Holocaust scholar warns that while omission of Jews from White House statement may have been an error, refusal to make correction sends ‘deeply disturbing’ signals

Times of Israel

A professor of Holocaust studies at Emory University in Atlanta has accused the Trump administration of “flirting with Holocaust denial” by failing to mention Jews in its statement on International Holocaust Remembrance Day — and then refusing to acknowledge its mistake.

Deborah Lipstadt, writing in The Atlantic, said that while the initial omission may have been an error, the insistence on grouping Jews along with other victims of the Nazi regime is “what I term softcore Holocaust denial…It does not deny the facts, but it minimizes them.”

In her piece, Lipstadt explains that while millions of innocents were killed by the Nazis and their policies, none were persecuted in so systematic, so precise a manner as the Jews.

“It was only the Jews whose destruction could not wait until after the war. Only in the case of the Jews could war priorities be overridden” to advance the cause of extermination.

Lipstadt, subject of the 2016 movie “Denial” on her legal battle with prominent Holocaust denier British historian David Irving in the 1990s, accused the White House of endorsing the language of “softcore” deniers, who seek to de-Judaize the Holocaust. She noted the affinity that some in the Trump administration – particularly Trump’s chief strategist, Stephen Bannon, have to the “alt-right,” a movement that has embraced the resurgent nationalism now prevalent in parts of Europe.

“It may have all started as a mistake by a new administration that is loath to admit it’s wrong,” she wrote. “Conversely, it may be a conscious attempt by people with anti-Semitic sympathies to rewrite history. Either way it is deeply disturbing.”

On Monday the White House press secretary lashed out at criticism over the White House’s statement, calling it “pathetic” that people were “nitpicking” the president’s efforts to highlight and remember the tragedy.
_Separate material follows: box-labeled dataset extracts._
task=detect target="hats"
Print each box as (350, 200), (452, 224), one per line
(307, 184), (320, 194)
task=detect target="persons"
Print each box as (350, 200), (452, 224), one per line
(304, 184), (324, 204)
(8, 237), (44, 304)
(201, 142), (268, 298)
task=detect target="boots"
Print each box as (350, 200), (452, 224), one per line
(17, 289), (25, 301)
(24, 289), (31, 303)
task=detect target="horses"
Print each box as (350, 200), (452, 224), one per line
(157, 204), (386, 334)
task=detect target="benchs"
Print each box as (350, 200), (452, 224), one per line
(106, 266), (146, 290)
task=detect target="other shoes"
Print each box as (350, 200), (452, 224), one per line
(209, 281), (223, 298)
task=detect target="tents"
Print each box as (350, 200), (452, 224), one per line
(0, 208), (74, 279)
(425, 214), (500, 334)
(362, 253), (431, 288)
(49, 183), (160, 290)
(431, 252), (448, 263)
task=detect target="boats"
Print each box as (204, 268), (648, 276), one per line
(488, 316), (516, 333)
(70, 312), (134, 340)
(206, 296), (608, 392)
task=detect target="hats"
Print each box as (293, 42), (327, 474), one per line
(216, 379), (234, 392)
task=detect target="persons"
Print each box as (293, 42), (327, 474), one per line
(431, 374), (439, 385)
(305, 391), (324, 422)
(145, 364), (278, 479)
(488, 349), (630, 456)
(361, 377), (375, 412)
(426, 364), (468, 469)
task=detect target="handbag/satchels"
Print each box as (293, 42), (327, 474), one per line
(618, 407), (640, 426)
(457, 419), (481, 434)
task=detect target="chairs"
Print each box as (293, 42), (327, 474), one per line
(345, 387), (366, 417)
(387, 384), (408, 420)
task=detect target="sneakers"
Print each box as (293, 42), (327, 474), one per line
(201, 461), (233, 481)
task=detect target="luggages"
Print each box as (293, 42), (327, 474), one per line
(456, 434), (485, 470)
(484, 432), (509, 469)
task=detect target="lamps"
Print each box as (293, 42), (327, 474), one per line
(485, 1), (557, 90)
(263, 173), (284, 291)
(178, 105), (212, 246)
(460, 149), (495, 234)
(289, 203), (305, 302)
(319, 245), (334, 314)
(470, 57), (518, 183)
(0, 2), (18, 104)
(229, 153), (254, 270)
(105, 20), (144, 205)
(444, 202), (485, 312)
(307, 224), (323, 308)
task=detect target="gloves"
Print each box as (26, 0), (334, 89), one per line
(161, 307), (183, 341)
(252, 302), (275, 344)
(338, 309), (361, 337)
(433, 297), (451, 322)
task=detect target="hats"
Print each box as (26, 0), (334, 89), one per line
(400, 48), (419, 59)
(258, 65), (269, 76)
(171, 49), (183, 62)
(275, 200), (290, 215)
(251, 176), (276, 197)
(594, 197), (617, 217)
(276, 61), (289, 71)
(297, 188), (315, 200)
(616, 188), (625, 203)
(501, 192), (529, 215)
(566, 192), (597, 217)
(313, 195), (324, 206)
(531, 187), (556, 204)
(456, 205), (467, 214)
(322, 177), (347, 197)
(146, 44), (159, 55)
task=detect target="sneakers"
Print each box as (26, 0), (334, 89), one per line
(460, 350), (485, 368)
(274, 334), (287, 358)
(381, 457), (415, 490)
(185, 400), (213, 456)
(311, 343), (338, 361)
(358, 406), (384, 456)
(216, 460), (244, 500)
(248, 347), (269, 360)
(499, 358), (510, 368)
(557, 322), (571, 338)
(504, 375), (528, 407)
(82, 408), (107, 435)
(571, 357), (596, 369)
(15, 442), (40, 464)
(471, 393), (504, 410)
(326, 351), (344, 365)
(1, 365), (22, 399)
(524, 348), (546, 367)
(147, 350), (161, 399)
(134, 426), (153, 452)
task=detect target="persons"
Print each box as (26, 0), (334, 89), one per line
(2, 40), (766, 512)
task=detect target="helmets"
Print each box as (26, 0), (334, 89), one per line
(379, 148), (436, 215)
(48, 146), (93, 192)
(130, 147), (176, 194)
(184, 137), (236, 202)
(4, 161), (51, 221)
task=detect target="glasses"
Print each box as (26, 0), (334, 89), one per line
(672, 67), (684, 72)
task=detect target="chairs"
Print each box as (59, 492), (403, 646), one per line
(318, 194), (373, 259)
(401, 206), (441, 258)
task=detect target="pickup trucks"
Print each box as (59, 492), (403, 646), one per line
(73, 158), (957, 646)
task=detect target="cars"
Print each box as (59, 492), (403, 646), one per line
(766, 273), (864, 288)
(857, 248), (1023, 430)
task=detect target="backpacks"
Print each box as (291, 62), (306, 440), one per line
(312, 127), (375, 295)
“The idea that you’re nitpicking a statement that sought to remember this tragic event that occurred and the people who died in it is just ridiculous,” Sean Spicer said. “To suggest that remembering the Holocaust and acknowledging all of the people — Jewish, gypsies, priests, disabled, gays and lesbians — is frankly pathetic that people are picking on a statement.”

On Friday, the administration released a press release remembering the victims of the Shoah, but without specifically noting the 6 million Jews who were targeted and killed by Adolf Hitler’s Nazi Germany, an omission that led to criticism from Jewish groups and others.

ADL CEO Jonathan Greenblatt promptly exclaimed that it was “puzzling and troubling” that the administration’s 117-word statement did not mention the persecution of the Jews, which was central to the Nazi genocide.

Trump’s statement, Greenblatt said, “misses that it was six million Jews who perished, not just ‘innocent people.’”

The omission also drew frustration from members of the Jewish community who have been allies of the president.

The staunchly pro-Trump Zionist Organization of America released a statement by its president Morton Klein that said the organization felt “compelled to express our chagrin and deep pain at President Trump, in his Holocaust Remembrance Day Message, omitting any mention of anti-Semitism and the six million Jews who were targeted and murdered by the German Nazi regime and others.”

And a spokesman for the Republican Jewish Coalition said “the lack of a direct statement about the suffering of the Jewish people during the Holocaust was an unfortunate omission.”

Asked about this backlash during his daily press briefing, Spicer said the White House did not find any fault in its management of the message, adding he was disappointed anyone would complain.

“The president went out of his way to recognize the Holocaust and the suffering that went through it and the people that were affected by it and the loss of life, and to make sure that America never forgets what so many people through, whether they were Jews or gypsies, gays, disability, priests,” he said.